Эта повесть типично эренбурговская по двум параметрам. Во-первых, Эренбург страшно тороплив. Он, как правило, старается – как настоящий журналист, это черта хорошего журналиста – первым застолбить тему, территорию. Пусть он очень небрежен в освещении и раскрытии этой темы, но он первый. Он раньше других успевает даже не понять, а поймать намёк, который носится в воздухе, и это написать. Вторая его черта, которая тоже здесь принципиальна, – Эренбург первым начинает нарушать табу. Он говорит то, что понимают все, но он это проговаривает вслух. На этом был построен самый популярный и талантливый его роман «Хулио Хуренито», где он первым поймал фигуру плута (или трикстера, как это называет Липовецкий), ключевую для двадцатых годов. Потом из Хулио Хуренито получились и Остап Бендер, и «Растратчики» Катаева, и Невзоров у Толстого, отчасти – Беня Крик и Воланд. Всё это – великий провокатор Хулио Хуренито, из которого получился потом великий комбинатор. Эренбург первым замечает то, о чём не принято говорить. Например, в «Хулио Хуренито» он первым заметил, что самого Ленина тяготит та Россия, которую он построил, потому что он хотел совершенно другого. Лобастый революционер, с которым встречается Хуренито, сам не понимает, что получилось из России, потому что его абстракции в приложении к России дали совершенно непредсказуемый результат.

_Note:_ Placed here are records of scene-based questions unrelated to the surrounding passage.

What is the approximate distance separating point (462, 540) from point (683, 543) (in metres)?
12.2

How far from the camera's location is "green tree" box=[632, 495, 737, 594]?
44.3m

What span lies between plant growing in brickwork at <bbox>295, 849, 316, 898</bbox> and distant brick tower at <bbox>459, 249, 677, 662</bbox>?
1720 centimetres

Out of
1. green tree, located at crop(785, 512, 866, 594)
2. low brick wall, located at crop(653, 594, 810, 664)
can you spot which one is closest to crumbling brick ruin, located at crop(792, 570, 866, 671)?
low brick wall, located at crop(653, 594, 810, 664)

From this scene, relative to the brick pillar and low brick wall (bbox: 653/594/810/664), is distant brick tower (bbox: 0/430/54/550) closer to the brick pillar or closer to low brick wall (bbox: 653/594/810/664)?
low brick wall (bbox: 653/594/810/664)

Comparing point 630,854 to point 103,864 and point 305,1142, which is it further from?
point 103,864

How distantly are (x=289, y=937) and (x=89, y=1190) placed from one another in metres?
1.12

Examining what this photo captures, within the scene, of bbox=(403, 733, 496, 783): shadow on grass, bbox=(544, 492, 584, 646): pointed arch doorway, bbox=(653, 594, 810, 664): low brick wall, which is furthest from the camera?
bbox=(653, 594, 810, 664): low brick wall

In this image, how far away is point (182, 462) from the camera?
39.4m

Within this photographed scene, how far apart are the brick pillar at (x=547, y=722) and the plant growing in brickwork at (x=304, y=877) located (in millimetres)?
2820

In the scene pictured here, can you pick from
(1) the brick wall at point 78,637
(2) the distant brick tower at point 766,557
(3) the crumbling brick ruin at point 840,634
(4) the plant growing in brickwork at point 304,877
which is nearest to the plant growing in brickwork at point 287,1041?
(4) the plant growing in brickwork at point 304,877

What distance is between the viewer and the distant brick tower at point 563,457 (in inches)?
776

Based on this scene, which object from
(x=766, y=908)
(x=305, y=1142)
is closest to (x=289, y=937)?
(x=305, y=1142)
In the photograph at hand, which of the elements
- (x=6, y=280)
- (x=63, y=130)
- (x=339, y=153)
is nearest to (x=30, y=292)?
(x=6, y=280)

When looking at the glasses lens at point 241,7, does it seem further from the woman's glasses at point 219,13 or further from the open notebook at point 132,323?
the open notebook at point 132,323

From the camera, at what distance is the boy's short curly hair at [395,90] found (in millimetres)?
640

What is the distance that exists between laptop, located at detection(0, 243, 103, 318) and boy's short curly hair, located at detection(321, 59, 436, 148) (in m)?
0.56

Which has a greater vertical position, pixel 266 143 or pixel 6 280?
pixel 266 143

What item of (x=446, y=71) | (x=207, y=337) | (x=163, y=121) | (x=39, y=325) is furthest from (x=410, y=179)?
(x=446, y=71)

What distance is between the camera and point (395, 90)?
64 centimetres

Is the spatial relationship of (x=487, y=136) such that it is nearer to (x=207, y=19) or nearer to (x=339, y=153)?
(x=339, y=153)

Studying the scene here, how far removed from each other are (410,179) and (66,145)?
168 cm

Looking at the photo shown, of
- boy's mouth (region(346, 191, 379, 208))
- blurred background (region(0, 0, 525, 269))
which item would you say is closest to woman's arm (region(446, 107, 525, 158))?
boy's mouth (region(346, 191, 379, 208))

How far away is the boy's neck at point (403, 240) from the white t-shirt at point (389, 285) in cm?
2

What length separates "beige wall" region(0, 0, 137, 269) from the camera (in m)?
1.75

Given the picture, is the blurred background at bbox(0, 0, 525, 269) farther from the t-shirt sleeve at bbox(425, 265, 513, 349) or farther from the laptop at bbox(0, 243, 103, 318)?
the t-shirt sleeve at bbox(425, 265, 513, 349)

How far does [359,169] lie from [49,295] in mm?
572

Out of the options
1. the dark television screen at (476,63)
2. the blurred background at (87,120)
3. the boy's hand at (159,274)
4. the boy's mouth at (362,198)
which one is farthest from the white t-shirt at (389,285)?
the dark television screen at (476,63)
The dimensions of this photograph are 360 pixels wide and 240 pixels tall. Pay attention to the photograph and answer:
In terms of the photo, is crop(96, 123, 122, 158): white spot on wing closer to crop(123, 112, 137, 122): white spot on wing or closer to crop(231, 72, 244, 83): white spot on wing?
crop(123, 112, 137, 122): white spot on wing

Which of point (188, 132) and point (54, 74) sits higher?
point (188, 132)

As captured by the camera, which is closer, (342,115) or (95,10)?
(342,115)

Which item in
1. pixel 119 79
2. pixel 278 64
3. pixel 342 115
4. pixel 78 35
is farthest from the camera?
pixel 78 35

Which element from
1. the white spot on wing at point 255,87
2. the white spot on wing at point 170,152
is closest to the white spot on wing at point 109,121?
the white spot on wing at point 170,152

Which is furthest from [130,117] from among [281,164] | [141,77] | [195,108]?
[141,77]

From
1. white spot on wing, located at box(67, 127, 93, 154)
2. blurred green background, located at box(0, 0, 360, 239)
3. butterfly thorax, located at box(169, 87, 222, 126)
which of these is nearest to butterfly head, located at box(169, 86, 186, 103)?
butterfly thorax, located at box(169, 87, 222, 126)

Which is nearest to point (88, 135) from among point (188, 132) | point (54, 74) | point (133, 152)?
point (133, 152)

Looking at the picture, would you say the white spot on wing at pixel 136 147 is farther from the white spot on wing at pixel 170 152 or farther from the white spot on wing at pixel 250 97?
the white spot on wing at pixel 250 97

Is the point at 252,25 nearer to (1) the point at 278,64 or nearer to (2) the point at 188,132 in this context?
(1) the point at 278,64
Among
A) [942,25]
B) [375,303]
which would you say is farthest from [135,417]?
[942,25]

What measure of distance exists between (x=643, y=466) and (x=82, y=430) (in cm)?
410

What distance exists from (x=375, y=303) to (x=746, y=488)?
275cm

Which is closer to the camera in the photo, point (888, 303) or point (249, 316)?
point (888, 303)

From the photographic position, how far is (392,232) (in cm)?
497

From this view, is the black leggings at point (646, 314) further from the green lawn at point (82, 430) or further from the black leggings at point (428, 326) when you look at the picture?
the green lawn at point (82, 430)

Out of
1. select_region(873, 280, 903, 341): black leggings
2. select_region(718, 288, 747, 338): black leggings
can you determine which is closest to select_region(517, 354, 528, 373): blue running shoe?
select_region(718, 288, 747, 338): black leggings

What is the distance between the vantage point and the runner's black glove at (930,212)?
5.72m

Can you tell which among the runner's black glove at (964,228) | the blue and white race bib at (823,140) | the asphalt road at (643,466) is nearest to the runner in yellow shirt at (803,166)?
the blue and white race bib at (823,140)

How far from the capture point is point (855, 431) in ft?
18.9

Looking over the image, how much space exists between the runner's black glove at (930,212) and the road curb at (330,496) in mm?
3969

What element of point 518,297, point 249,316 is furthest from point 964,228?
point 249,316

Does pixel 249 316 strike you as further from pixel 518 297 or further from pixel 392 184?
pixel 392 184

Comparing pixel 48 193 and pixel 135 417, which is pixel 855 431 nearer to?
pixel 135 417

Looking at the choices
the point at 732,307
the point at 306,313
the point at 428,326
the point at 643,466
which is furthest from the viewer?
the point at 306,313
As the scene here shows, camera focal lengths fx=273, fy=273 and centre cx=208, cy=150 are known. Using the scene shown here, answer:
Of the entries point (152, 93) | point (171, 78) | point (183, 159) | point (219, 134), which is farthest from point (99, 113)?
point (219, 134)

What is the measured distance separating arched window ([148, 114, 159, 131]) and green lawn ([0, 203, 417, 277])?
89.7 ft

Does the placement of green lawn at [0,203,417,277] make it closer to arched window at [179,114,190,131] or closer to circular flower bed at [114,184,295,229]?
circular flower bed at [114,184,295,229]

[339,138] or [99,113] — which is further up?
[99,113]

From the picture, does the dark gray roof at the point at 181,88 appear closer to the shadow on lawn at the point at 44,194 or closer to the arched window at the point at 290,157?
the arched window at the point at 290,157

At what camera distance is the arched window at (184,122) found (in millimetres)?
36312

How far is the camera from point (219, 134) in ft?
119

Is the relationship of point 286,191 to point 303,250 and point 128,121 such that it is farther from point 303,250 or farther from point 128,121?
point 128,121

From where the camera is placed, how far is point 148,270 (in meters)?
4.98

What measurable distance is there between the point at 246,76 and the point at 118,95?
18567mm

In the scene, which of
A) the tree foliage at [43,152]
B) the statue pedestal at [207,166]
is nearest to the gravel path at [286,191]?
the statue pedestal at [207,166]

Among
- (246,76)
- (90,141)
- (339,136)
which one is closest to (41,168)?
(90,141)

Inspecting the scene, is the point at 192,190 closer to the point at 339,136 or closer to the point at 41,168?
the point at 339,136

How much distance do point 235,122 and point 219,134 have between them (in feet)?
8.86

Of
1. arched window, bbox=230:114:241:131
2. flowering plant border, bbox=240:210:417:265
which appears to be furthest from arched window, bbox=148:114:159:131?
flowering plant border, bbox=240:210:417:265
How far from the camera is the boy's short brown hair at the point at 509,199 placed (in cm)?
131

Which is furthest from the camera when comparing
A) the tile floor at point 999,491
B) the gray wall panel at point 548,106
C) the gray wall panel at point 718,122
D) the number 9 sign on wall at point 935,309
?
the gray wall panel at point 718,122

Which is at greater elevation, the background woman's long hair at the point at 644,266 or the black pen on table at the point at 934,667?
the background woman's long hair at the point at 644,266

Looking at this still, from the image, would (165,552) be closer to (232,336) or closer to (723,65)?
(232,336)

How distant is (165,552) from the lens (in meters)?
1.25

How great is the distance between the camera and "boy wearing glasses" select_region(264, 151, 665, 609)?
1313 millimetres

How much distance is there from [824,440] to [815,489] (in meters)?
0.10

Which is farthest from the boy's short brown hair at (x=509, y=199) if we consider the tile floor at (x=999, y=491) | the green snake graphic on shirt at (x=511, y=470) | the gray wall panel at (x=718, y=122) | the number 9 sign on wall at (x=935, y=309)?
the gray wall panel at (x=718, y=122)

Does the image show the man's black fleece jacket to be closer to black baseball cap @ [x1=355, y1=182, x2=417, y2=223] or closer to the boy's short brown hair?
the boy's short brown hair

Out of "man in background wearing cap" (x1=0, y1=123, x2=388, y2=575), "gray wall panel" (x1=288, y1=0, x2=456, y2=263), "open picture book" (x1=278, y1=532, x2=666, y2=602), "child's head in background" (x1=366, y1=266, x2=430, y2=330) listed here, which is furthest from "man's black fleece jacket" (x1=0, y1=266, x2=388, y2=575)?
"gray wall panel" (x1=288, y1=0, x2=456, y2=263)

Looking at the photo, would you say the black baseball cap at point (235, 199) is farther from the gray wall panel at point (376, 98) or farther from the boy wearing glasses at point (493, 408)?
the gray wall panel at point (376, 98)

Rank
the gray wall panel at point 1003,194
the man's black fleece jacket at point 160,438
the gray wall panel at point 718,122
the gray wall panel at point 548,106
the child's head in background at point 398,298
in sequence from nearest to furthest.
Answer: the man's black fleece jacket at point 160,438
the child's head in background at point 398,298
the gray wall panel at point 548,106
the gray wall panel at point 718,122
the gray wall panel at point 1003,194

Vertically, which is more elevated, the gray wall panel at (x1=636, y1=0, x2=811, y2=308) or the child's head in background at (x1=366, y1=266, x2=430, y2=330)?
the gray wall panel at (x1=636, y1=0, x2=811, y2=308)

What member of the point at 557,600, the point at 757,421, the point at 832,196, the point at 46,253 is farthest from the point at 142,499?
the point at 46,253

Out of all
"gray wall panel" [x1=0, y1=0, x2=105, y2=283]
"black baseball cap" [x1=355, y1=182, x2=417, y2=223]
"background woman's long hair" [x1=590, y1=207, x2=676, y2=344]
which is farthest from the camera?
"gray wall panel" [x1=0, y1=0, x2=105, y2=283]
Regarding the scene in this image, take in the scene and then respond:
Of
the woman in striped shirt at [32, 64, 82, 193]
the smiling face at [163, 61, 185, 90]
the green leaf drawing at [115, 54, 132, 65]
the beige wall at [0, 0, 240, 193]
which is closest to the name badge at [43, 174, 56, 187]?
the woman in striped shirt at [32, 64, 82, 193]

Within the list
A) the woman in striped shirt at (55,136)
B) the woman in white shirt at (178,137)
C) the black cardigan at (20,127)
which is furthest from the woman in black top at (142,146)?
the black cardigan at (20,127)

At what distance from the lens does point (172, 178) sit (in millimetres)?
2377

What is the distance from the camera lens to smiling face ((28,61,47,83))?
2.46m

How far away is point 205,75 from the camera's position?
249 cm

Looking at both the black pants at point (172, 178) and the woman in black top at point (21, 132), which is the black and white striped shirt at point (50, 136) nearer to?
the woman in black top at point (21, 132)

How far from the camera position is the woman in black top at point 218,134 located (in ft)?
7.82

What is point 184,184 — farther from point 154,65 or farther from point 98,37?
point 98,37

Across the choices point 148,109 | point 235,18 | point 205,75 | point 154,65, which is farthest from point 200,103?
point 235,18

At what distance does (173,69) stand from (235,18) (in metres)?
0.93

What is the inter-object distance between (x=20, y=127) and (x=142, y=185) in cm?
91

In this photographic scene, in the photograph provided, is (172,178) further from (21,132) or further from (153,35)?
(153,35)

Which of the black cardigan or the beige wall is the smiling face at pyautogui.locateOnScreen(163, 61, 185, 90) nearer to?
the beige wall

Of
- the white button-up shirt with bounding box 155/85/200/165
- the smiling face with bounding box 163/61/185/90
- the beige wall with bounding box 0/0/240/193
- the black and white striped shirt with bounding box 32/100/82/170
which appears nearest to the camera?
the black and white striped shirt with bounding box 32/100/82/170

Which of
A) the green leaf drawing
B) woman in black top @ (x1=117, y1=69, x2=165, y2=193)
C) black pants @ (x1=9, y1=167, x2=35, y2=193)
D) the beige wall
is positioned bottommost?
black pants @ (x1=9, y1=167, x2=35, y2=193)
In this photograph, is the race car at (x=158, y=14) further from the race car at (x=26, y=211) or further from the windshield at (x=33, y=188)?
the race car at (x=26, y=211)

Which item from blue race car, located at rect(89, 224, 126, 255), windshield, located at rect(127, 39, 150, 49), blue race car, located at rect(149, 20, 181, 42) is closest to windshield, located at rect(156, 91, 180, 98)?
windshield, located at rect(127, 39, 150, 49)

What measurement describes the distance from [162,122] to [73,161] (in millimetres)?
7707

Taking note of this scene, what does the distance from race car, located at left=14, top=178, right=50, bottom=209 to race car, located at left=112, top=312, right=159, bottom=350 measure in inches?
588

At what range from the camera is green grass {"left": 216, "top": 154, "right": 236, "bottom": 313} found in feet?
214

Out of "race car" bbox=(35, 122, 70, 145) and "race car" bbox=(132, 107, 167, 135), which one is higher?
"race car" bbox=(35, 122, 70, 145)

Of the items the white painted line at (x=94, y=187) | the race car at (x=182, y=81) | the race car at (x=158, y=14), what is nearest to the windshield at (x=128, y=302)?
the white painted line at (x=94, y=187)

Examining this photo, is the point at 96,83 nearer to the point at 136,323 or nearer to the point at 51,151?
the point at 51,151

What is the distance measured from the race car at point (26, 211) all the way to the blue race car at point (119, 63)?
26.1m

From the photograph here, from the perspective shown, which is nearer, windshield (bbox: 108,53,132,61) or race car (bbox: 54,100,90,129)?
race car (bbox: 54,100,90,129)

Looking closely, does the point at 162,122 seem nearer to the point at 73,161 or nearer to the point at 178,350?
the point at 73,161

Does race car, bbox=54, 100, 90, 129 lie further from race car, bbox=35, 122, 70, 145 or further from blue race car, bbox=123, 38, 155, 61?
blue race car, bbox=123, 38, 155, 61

Вот так и в «Оттепели» – Эренбург первым почувствовал, что главной проблемой сталинизма было табуирование человеческого, и первым заговорил об этом. «Оттепель» – не возвращение к ленинизму, к партийной правде, даже не возвращение к демократии, которой никогда не было в России, не к чему возвращаться. Нет. Это возвращение к тому, что разрешены человеческие реакции. Как в сборнике стихов Марины Бородицкой, который назывался «Оказывается, можно». «Оказывается, можно» – об этом вся эренбурговская вещь. «Оттепель» полна надуманных ситуаций, выдуманных конфликтов, но по чувству, по интонации здесь всё поймано. Ощущение некоторого восторга человека перед тем, что, оказывается, ему дан такой широкий эмоциональный диапазон, такие возможности, а он от всего этого столько лет отказывался. Классическое стихотворение Эренбурга «Да разве могут дети юга»: «И в крепкой, ледяной обиде, сухой пургой ослеплены, мы видели, уже не видя, глаза зелёные весны». Действительно, вдруг что-то человеческое проступило сквозь эту ледяную броню.